2. VOTING RIGHTS.
(a) General Rights. Each holder of shares of the Series Preferred shall be entitled to the number of votes equal to the number of shares of Common Stock into which such shares of Series Preferred could be converted (pursuant to Section 4 hereof) immediately after the close of business on the record date fixed for such meeting or the effective date of such written consent and shall have voting rights and powers equal to the voting rights and powers of the Common Stock and shall be entitled to notice of any stockholders’ meeting in accordance with the Bylaws of the Company. Except as otherwise provided herein or as required by law, the Series Preferred shall vote together with the Common Stock at any annual or special meeting of the stockholders and not as a separate class, and may act by written consent in the same manner as the Common Stock.

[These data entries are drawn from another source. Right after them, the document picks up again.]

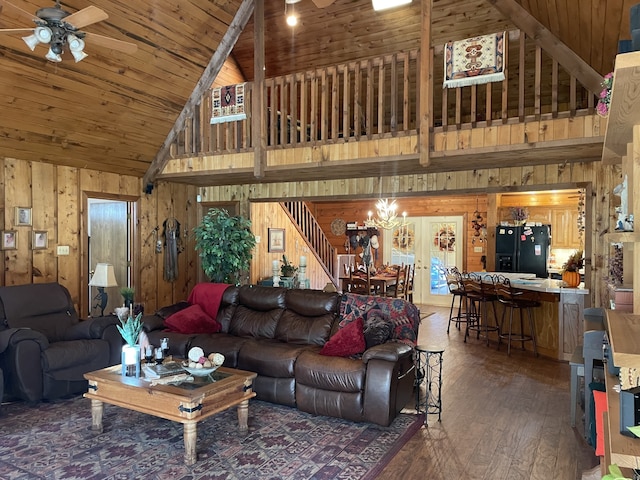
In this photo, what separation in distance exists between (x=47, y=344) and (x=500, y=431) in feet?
13.1

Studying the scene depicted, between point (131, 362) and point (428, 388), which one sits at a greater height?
point (131, 362)

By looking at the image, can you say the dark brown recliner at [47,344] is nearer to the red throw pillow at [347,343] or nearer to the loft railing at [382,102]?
the red throw pillow at [347,343]

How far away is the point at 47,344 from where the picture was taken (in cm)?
411

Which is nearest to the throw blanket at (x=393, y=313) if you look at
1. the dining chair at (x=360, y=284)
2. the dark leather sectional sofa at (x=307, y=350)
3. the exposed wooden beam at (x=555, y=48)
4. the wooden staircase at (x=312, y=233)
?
the dark leather sectional sofa at (x=307, y=350)

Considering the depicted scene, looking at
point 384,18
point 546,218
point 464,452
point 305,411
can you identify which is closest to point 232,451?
point 305,411

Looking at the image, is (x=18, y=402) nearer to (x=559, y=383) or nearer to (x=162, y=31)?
(x=162, y=31)

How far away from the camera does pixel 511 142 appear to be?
4.36 meters

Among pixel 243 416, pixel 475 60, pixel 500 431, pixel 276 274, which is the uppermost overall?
pixel 475 60

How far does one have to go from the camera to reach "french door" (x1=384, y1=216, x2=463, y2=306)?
1033cm

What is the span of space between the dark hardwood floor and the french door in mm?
4909

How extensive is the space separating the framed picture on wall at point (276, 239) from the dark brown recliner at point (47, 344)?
144 inches

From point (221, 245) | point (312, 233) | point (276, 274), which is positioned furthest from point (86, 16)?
point (312, 233)

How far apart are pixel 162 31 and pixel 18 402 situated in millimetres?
4131

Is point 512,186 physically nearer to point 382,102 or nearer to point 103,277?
point 382,102
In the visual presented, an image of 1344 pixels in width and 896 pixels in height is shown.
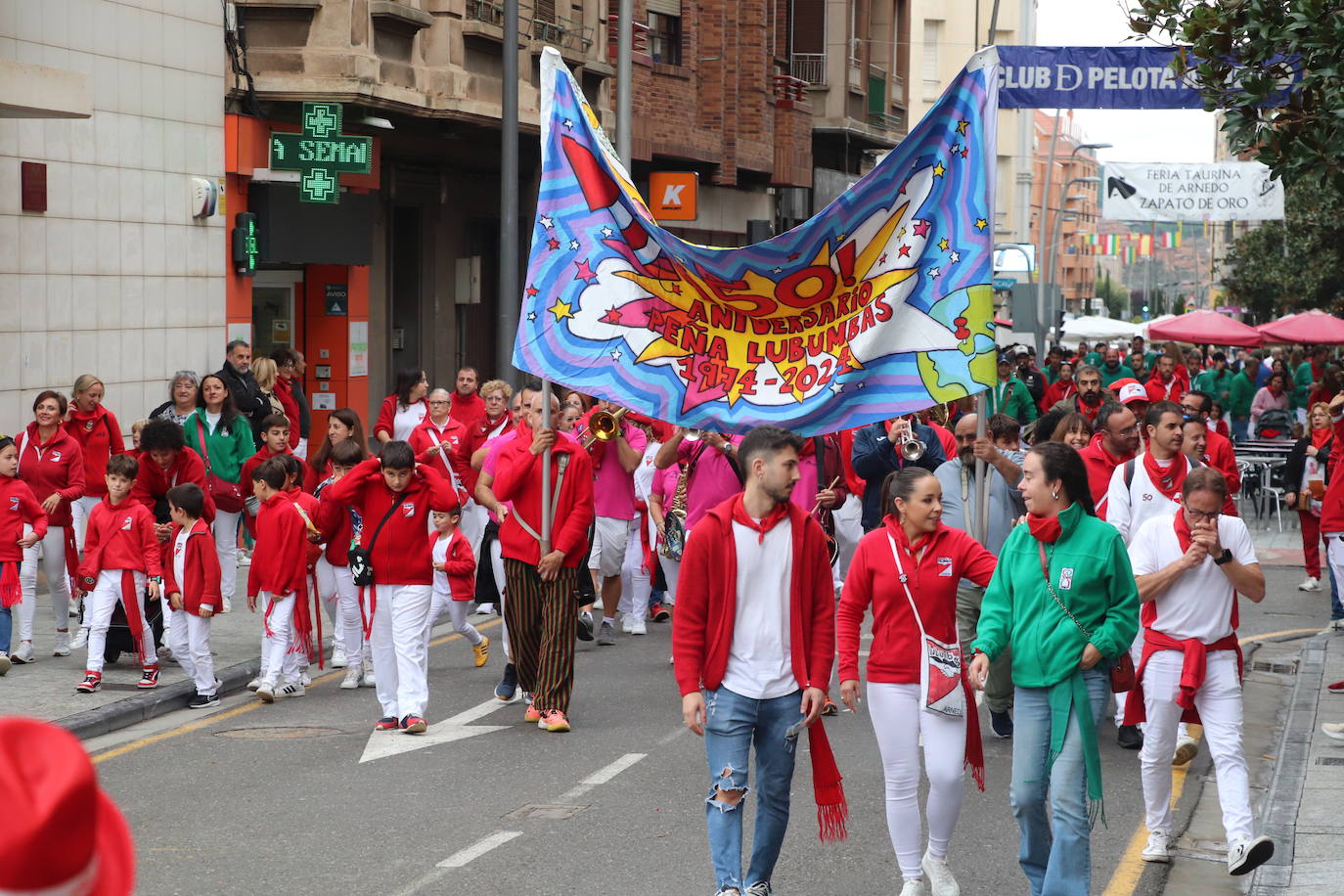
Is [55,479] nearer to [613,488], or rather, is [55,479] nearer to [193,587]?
[193,587]

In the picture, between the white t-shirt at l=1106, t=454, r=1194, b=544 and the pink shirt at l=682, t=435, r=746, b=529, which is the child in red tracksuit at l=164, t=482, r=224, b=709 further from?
the white t-shirt at l=1106, t=454, r=1194, b=544

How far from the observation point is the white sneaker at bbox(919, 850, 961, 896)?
22.1 ft

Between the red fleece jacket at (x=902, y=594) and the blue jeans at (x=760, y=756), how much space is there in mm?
533

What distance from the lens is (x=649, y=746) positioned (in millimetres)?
9609

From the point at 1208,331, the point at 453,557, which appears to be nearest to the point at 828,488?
the point at 453,557

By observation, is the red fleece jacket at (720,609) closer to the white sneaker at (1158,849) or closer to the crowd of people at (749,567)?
the crowd of people at (749,567)

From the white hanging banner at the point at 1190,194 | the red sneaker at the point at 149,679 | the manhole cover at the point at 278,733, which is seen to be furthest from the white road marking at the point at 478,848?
the white hanging banner at the point at 1190,194

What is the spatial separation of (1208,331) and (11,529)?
1015 inches

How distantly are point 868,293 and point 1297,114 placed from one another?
109 inches

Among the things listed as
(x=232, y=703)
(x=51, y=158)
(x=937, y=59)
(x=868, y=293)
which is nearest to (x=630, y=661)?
(x=232, y=703)

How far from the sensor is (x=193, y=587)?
10734mm

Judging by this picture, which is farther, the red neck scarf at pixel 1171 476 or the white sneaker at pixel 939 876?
the red neck scarf at pixel 1171 476

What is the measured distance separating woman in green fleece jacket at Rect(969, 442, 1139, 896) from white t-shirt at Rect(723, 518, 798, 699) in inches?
27.8

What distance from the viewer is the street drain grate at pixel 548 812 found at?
802cm
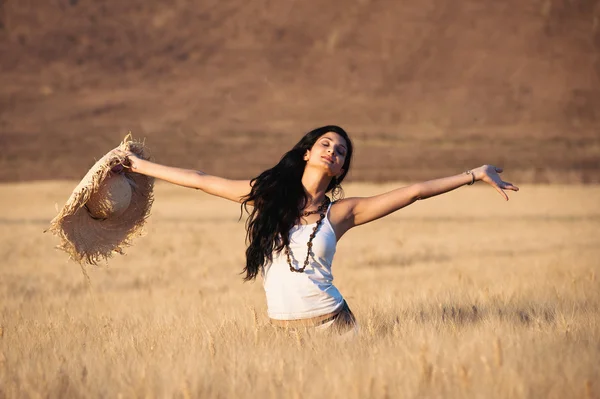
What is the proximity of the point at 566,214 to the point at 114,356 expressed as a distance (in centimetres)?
1806

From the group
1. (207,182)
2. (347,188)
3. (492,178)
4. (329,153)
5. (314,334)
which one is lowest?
(314,334)

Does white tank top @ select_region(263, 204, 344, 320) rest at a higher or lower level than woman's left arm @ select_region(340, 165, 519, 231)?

(b) Separate Vote of Series Preferred. The Company shall not, without the vote or written consent of (A) for so long as at least 5,000,000 shares of Series B Preferred Stock (as adjusted for any stock dividends, combinations, splits, recapitalizations and the like with respect to such shares after the filing date hereof) remain outstanding, the holders of at least a majority of the outstanding shares of Series B Preferred Stock, which majority must include holders of a majority of the Series B Preferred Stock held by stockholders who do not also hold Series A Preferred Stock, (B) for so long as at least 3,883,403 shares of Series C Preferred Stock (as adjusted for any stock dividends, combinations, splits, recapitalizations and the like with respect to such shares after the filing date hereof) remain outstanding, the holders of at least 60% of the outstanding shares of Series C Preferred Stock and (C) for so long as at least 5,257,625 shares of Series D Preferred Stock (as adjusted for any stock dividends, combinations, splits, recapitalizations and the like with respect to such shares after the filing date hereof) remain outstanding, the holders of at least 65% of the outstanding shares of Series D Preferred Stock, in addition to any other vote or consent required herein or by law:
(i) amend, alter, or repeal (whether by merger, recapitalization, or otherwise) any provision of this Amended and Restated Certificate of Incorporation or the Bylaws of the Company in any manner that alters, changes, or adversely affects the voting or other powers, preferences, or other special rights, privileges or restrictions of the Series Preferred;
(ii) authorize, create (by reclassification or otherwise), designate or issue any new class or series of shares or securities convertible into such class or series of shares having rights, preferences or privileges senior to, or pari passu with, the Series Preferred, including any redemption, liquidation preference, voting or dividend rights;
(iii) increase or decrease the number of directors of the Company;
(iv) liquidate, dissolve orwind-up the business and affairs of the Company;
(v) effect a reclassification, reorganization or recapitalization of the outstanding capital stock of the Company; or
(vi) consent, agree or commit to any of the foregoing.